In der Internationalen Klassifikation der Krankheiten (International Classification of Diseases, ICD-10) der WHO hat die post-traumatische Belastungsstörung den Code F 43.1.
Geschichte
Das Phänomen, dass es nicht nur eine physische, sondern auch psychische Verwundbarkeit gibt, ist seit Jahrhunderten bekannt. Im dreißigjährigen Krieg (1618-1648) benutzten spanische Militärärzte den Ausdruck estar roto (dem Zusammenbruch nahe sein), um die Situation von Soldaten zu charakterisieren, die den Krieg nicht länger ertrugen. Im 20. Jahrhundert hat Sigmund Freud die Symptome in seinen Vorlesungen zur Einführung in die Psychoanalyse beschrieben. Im Ersten Weltkrieg wurden die Begriffe Schützengrabenneurose, Neurasthenie oder "shell shock" benutzt. Im zweiten Weltkrieg war es der Freud-Schüler Abram Kardiner, der unter dem Titel The Traumatic Neuroses of War eine umfassende klinische und theoretische Untersuchung vorlegte. In den USA gab das Engagement kriegsmüder Vietnamkriegsveteranen den Anstoß zur Auseinandersetzung mit Kriegstraumata. In der Folge wurden dann erstmals systematische, großangelegte Studien zu langfristigen psychischen Kriegsfolgen durchgeführt, der Begriff "post-traumatic stress disorder" (PTSD) wurde etabliert und 1980 – fünf Jahre nach dem Ende des Vietnamkriegs – in das DSM-III aufgenommen.
Diskussion
Die schärfste Kritik an dem von der US-amerikanischen Psychiatrie der 70er Jahre entwickelten Verständnis von PTSD richtet sich gegen dessen individualpathologischen Ansatz.
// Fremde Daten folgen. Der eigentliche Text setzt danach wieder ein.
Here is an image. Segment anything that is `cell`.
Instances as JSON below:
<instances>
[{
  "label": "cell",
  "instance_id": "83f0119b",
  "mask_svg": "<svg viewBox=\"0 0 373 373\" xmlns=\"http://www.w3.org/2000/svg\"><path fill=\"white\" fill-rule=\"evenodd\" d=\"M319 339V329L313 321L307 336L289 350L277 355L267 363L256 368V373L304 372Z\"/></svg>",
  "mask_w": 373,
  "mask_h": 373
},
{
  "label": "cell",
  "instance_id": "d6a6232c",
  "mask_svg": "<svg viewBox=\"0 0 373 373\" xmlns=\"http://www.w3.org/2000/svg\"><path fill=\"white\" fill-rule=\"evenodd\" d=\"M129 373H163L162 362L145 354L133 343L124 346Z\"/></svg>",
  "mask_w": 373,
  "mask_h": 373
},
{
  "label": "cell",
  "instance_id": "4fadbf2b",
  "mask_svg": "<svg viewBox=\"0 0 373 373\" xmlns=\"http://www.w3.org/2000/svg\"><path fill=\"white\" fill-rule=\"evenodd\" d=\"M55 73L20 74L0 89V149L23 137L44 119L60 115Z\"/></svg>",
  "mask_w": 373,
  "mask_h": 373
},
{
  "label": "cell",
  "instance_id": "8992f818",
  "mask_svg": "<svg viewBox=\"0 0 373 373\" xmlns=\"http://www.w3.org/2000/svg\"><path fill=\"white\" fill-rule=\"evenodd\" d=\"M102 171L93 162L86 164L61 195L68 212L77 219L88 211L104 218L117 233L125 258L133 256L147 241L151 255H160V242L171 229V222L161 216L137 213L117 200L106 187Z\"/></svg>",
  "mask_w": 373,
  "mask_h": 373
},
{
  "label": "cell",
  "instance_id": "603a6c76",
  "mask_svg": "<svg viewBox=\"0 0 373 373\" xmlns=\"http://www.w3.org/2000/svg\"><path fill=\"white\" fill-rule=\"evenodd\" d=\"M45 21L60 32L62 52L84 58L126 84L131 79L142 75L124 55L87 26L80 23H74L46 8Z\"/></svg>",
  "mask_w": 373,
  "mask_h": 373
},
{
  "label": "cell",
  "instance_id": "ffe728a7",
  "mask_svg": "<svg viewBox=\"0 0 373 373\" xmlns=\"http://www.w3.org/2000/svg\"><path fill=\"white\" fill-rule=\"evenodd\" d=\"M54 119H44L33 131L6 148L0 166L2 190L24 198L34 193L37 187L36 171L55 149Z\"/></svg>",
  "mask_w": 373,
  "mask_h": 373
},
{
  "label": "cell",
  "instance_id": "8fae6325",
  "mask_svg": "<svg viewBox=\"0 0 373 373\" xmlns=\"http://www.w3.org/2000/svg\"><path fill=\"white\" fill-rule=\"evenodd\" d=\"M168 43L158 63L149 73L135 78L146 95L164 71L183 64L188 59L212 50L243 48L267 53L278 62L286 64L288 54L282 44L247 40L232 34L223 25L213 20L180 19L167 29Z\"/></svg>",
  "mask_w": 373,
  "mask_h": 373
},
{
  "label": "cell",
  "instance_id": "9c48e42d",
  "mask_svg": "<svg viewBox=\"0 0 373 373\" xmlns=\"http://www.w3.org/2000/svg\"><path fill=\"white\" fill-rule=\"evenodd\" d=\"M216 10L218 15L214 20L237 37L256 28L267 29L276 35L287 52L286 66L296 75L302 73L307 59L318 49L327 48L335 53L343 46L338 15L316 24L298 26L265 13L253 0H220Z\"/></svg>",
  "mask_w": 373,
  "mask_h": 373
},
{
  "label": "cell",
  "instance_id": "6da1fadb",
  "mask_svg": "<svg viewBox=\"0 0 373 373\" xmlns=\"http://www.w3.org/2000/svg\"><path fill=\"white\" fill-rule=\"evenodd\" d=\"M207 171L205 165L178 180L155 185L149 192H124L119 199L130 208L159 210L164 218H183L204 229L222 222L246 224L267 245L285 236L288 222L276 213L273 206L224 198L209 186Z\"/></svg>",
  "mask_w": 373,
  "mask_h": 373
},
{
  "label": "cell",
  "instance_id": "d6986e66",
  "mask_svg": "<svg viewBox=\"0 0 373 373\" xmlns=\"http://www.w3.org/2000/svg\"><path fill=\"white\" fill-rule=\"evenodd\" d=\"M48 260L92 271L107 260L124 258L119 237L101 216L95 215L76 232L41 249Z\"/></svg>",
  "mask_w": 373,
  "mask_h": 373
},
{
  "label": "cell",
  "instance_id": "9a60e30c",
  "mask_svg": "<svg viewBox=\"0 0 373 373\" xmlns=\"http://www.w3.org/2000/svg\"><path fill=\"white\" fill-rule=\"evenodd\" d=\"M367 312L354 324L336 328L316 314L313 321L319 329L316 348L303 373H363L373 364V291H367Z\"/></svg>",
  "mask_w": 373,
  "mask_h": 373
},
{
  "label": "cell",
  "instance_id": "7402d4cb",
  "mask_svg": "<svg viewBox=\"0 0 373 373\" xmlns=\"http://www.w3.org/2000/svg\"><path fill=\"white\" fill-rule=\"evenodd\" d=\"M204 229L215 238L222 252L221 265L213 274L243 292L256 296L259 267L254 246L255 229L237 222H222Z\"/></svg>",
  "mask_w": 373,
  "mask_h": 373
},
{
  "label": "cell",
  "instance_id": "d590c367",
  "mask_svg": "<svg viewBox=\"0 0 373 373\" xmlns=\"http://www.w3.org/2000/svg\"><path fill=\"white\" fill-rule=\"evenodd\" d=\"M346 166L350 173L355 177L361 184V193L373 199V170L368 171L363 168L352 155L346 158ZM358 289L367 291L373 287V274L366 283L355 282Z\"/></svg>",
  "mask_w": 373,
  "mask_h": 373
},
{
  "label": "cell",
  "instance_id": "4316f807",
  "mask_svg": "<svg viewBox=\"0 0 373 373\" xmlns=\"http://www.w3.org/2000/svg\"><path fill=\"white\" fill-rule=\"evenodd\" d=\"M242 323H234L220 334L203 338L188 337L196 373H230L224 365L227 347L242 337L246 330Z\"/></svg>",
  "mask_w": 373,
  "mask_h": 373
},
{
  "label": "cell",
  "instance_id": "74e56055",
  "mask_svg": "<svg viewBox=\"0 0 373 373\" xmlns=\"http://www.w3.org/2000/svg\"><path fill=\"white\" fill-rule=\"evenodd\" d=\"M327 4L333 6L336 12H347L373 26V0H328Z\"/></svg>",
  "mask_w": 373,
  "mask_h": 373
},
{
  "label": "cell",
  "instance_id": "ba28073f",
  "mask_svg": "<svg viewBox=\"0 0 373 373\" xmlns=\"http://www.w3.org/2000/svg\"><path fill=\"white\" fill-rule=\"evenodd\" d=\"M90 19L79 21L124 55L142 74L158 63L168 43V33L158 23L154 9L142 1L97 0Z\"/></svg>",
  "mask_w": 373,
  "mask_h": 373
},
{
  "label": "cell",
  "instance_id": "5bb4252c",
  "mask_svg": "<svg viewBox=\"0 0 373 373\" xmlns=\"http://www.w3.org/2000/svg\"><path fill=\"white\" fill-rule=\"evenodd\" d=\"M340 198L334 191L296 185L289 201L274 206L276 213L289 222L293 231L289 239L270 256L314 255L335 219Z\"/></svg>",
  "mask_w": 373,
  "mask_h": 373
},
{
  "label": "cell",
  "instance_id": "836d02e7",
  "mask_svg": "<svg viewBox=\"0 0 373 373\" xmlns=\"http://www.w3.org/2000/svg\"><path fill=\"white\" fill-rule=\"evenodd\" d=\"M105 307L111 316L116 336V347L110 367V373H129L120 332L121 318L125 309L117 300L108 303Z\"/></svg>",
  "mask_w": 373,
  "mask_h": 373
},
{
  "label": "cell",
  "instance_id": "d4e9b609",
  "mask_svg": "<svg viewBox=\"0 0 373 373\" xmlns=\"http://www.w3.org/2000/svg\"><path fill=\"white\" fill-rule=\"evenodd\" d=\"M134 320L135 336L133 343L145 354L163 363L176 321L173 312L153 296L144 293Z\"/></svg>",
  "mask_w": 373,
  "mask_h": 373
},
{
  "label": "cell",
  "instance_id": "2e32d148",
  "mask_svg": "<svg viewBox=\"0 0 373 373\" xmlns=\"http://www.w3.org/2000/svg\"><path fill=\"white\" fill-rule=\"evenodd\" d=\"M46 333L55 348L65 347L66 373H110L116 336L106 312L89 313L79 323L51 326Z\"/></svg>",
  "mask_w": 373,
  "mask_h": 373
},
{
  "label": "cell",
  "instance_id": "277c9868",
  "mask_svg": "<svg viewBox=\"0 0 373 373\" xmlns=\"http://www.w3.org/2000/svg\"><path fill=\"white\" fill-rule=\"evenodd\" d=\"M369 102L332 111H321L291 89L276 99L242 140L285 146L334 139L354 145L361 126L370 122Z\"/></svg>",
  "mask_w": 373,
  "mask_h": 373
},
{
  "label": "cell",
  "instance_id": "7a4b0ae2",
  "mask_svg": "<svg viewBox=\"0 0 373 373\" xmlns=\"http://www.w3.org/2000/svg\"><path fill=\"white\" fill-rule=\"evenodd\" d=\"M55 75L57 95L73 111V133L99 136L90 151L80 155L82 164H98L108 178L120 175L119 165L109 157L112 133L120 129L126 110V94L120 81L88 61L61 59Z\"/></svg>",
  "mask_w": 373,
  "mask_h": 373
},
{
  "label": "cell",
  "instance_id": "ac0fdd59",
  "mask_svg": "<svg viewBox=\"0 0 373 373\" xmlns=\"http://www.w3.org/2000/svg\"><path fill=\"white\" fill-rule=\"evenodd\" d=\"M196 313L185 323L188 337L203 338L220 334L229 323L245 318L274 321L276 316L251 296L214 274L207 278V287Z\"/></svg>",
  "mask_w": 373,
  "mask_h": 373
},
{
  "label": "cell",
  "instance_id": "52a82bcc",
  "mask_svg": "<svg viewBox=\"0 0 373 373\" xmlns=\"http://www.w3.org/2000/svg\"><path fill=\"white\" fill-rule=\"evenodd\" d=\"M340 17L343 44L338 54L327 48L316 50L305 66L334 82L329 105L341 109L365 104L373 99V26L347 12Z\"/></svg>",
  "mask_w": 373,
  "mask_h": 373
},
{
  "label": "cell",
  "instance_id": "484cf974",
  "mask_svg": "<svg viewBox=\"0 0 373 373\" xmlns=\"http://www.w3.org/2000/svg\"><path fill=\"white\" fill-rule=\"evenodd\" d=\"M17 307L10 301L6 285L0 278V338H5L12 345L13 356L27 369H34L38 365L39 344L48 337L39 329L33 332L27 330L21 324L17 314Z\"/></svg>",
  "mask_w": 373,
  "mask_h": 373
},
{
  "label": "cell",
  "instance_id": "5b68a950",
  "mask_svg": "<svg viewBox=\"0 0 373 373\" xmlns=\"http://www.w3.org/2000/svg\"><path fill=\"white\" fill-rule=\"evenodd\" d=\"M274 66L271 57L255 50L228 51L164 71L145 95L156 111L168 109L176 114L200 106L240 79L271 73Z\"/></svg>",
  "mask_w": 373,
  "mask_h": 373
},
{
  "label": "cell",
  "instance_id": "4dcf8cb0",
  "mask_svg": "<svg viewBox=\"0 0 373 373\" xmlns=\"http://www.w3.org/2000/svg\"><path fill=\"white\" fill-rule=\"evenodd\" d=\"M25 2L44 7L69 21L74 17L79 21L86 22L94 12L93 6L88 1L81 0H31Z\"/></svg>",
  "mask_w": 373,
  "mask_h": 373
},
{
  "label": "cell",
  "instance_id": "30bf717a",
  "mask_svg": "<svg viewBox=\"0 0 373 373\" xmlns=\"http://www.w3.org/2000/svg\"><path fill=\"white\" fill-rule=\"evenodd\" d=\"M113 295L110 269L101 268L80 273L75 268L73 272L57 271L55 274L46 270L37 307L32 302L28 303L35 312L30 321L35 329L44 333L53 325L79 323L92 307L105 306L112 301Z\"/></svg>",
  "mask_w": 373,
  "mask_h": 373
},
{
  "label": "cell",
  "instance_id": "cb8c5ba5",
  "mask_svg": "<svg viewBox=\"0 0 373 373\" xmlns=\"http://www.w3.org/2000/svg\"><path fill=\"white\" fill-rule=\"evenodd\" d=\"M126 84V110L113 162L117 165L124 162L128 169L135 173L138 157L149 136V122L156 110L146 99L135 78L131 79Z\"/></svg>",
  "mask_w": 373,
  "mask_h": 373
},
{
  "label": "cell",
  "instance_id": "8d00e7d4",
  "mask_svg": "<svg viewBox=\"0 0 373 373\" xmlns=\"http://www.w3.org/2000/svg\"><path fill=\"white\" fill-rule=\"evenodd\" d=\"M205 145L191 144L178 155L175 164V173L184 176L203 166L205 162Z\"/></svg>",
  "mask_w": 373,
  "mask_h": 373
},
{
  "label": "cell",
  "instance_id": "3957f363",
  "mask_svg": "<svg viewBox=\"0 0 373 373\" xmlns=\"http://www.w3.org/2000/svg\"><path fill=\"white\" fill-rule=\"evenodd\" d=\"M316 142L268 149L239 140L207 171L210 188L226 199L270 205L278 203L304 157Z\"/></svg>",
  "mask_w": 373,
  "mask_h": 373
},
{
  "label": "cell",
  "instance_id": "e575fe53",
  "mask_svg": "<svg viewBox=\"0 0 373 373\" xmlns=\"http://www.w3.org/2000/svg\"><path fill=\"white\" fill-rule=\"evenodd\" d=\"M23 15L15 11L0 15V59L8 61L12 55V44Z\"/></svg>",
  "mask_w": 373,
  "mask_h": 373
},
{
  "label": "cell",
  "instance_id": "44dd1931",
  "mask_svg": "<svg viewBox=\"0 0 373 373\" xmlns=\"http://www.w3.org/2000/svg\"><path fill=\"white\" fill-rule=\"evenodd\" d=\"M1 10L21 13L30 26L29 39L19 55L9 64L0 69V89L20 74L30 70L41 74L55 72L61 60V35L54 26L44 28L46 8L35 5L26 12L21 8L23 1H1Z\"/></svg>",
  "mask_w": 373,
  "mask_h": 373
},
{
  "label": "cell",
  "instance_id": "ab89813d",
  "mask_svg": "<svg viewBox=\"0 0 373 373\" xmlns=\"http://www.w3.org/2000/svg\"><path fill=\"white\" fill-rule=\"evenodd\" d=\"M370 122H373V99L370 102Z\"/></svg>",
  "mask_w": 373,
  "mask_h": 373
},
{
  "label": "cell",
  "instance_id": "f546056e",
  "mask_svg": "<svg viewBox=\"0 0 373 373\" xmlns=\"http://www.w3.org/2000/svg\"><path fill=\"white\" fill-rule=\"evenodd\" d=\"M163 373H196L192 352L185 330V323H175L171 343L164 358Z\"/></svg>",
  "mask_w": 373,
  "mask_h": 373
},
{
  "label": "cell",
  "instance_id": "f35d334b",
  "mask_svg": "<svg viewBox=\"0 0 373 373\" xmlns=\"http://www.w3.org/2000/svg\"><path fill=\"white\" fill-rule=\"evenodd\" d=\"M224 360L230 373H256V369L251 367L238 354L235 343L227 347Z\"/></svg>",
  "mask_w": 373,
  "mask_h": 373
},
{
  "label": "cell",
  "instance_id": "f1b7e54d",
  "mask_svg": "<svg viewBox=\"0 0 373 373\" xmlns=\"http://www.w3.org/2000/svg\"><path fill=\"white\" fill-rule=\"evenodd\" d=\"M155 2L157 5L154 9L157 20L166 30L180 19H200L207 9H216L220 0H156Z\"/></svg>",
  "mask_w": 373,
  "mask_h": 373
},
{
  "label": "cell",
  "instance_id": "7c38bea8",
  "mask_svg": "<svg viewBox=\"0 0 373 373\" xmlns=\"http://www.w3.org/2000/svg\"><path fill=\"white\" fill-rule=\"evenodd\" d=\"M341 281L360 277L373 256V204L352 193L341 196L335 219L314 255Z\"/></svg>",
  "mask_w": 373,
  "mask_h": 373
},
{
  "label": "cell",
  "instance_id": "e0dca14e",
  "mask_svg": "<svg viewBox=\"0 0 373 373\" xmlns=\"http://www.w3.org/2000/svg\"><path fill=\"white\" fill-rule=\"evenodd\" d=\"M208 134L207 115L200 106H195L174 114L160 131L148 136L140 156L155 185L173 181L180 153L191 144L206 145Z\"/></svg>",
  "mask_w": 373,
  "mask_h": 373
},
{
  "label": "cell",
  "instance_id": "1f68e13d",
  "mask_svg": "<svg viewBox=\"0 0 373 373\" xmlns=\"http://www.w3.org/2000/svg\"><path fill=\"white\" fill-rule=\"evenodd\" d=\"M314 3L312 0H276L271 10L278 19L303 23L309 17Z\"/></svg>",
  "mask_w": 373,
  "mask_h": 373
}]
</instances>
Dieser reduziert den Menschen zum Symptomträger und lenkt den Blick weg von der auslösenden Situation hin zu einem Symptomkomplex, der als vom historischen Kontext losgelöst und kulturübergreifend gültig betrachtet wird. Die Herangehensweise westlicher Psychiater, die mit Hilfe von Fragebögen Symptomkataloge durchgehen, ist in anderen kulturellen Kontexten jedoch fragwürdig. Darüber hinaus sagt eine PTSD-Diagnose weder etwas über die Fähigkeit von Individuen aus, mit Gewalterfahrungen fertig zu werden ("coping"), noch resultiert daraus zwingend ein psychotherapeutischer Betreuungsbedarf. Die Widerstandsfähigkeit ("resilience") und das Potential an Selbstheilungskräften von Menschen in Nachkriegssituationen bleibt in dieser Perspektive außen vor. Dass darüber wenig reflektiert wird, überrascht - vor allem wenn man sich die Tatsache vor Augen führt, dass in Mitteleuropa eine ganze Generation den Zweiten Weltkrieg erlebt und danach Versöhnungsprozesse durchlebt hat, ohne therapeutische Begleitung erhalten zu haben.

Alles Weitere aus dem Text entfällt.